The United States is again at a major crossroads in history. The current “jobless” recovery is a consequence of the economy’s rapid evolution from a natural resources- and manufacturing-based economy to a knowledge-based one. We are witnessing the first economic recovery in what has become a full information economy.

For most of the twentieth century, a recession was a cyclical decline in demand-the result of excess inventory that needed to be sold off. People were temporarily laid off-inventory backlogs were reduced and demand would snap back quickly. As product demand increased, workers returned to their pre-existing positions in factories, or they found an equivalent job with another company.

Over the past few years, dramatic advances in information technology have allowed companies to establish tightly integrated demand and supply chains, and outsource manufacturing and low-end service jobs to save money. Rightly or wrongly, many of the jobs that have entirely disappeared from North America have reappeared in India, China, and Latin America. Rather than furloughs, many people were let go, forcing them to switch industries, sectors, locations, or re-skill to find a new job.

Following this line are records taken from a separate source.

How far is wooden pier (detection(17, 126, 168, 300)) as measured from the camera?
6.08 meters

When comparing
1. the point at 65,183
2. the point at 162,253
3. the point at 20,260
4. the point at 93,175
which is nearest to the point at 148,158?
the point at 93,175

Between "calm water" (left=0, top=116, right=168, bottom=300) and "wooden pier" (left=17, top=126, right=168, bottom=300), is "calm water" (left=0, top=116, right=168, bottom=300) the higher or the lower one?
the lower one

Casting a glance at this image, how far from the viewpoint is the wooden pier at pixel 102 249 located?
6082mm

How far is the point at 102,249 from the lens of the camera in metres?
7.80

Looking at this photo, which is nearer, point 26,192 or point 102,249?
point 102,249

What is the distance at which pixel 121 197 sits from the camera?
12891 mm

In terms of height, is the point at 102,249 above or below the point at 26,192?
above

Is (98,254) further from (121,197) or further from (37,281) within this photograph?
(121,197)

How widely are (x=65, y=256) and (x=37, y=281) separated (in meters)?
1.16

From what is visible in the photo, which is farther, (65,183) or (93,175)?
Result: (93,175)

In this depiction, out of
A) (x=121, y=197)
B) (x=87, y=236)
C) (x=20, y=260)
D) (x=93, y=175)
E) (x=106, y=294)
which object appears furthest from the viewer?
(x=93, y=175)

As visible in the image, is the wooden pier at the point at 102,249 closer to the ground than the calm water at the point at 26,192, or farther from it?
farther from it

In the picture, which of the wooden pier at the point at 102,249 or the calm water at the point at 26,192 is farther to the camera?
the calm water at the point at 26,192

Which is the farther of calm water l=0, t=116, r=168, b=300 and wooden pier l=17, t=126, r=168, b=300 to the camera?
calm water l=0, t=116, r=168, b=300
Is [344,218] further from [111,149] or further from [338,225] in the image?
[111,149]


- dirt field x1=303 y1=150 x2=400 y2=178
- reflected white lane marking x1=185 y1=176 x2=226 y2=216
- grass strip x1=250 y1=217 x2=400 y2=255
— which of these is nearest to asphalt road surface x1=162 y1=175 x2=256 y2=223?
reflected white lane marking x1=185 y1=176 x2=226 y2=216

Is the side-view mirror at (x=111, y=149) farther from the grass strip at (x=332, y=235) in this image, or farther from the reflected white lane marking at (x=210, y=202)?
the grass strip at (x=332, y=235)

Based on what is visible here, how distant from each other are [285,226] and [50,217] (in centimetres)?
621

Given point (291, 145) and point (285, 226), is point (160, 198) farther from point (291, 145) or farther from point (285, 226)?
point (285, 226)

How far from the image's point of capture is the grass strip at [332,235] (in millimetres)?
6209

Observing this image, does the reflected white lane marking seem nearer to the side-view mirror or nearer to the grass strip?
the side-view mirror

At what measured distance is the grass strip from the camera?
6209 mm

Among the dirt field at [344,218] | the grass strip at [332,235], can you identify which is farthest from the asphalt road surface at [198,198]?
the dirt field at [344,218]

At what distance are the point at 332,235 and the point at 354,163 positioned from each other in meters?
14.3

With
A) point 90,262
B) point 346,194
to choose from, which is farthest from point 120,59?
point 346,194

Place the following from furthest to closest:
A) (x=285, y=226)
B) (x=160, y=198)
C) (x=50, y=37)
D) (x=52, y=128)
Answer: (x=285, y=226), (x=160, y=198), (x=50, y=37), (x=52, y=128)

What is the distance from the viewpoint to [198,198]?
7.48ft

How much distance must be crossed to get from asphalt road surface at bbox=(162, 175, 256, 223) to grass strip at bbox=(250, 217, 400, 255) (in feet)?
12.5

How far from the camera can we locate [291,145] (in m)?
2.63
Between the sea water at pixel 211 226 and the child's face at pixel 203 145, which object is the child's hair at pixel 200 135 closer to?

If job growth now depends on the creation of new positions, you should expect a long lag before employment rebounds. Employers incur risks in creating new jobs and require additional time to establish and fill positions. Investment in new capital equipment is no longer a pendulum swinging from recession to recovery and back again.

Instead of resources or land, today capital means human capital.

With a radically smaller pool of skilled workers and the increased demand for profits, the original War for Talent of the late 1990s has morphed from a quantitative to a qualitative one, best described as the War for the Best Talent by author Peter Weddle in Generalship: HR Leadership in a Time of War (Stamford, CT: Weddle’s, 2004). The old “bums on seats” mentality of many employers is quickly being replaced by “brains on seats.”

Faced with stiffer international competition and tougher hiring requirements, companies are becoming single-minded about productivity and bottom-line performance. Consequently, competition for jobs is increasing as management seeks and hires only those persons who appear to have the most potential for helping to boost the company’s profits. For many companies, employees are now viewed as a variable cost-hence the term human capital-to remain “on the books” only as long as they continue to produce. Looking for an old-fashioned job like the one “Dad used to have” is a waste of your time-Jobs are temporary in the new economy-henceforth you always need to be looking for the next opportunity.

The people who market their talent the best will win!